**WRITTEN TASK**. Please carry on the forum thread about the day trip to Carolina Adventure World from where it stops.

# Pictures From Carolina Adventure World 10/22/11



## whoolieshop (Mar 22, 2011)

Figured I would share some pictures from our day trip to Carolina Adventure World this past weekend.










Me on the 650 with a slipping wet clutch, that made for some interesting take offs lol.


















This is probably my favorite pic from the whole ride!



























Chris tried and tried and tried again to get up this bank and just kept running out of ground clearance.. He's not one to give up easily haha













































This little mud pit claimed three stock bikes at once! Every time one of them went in to help the other they got stuck too!


----------



## Polaris425 (Dec 16, 2004)

nice pics!!!! you're right, your favorite could even be on a t-shirt.... hmmm.. lol


----------



## 650Brute (Dec 18, 2008)

Nice Pics!!!


----------



## drtj (May 3, 2009)

Looks like good times!!


----------



## GWNBrute (Mar 4, 2009)

Those r excellant pictures


----------



## hp488 (Sep 23, 2009)

Nice pics looks like y'all had alot of fun.


----------



## Big D (Jun 23, 2009)

Great pictures! You must be a natural because considering the amount of water and mud flying, you don't look like you're working that hard


----------



## whoolieshop (Mar 22, 2011)

**INFORMATION SHOWN**.
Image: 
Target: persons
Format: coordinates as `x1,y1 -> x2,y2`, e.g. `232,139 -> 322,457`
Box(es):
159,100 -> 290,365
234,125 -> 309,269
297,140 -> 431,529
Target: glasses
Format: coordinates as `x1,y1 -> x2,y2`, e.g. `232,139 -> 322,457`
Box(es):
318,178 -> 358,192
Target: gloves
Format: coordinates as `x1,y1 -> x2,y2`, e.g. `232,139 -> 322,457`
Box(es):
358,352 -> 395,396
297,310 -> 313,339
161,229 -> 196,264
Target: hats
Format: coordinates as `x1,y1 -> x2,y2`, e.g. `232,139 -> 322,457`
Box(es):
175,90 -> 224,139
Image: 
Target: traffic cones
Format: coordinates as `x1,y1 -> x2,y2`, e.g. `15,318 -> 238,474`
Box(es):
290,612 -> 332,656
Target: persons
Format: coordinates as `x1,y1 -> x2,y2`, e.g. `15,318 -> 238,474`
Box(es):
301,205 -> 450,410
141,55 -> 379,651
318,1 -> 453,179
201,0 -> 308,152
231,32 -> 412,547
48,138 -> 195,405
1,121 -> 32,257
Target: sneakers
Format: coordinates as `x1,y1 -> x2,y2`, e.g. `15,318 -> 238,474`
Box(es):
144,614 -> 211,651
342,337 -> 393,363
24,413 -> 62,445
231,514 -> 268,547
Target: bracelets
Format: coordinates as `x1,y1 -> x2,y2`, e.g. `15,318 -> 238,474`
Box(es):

**EXERCISE RESPONSE**.
Big D said:


> Great pictures! You must be a natural because considering the amount of water and mud flying, you don't look like you're working that hard



Oh I have a good time no matter if I break something, get stuck or get through! Funny thing is about 10 feet in front of where that picture was taken there I got centerbound and couldn't get out no matter how hard I tried. When I finally folded and got out to get the winch I sunk up to my waist in a rut! But I was kicking butt until then


----------



## Big D (Jun 23, 2009)

^^THAT would have made a great picture!


----------



## 08beast (Sep 10, 2009)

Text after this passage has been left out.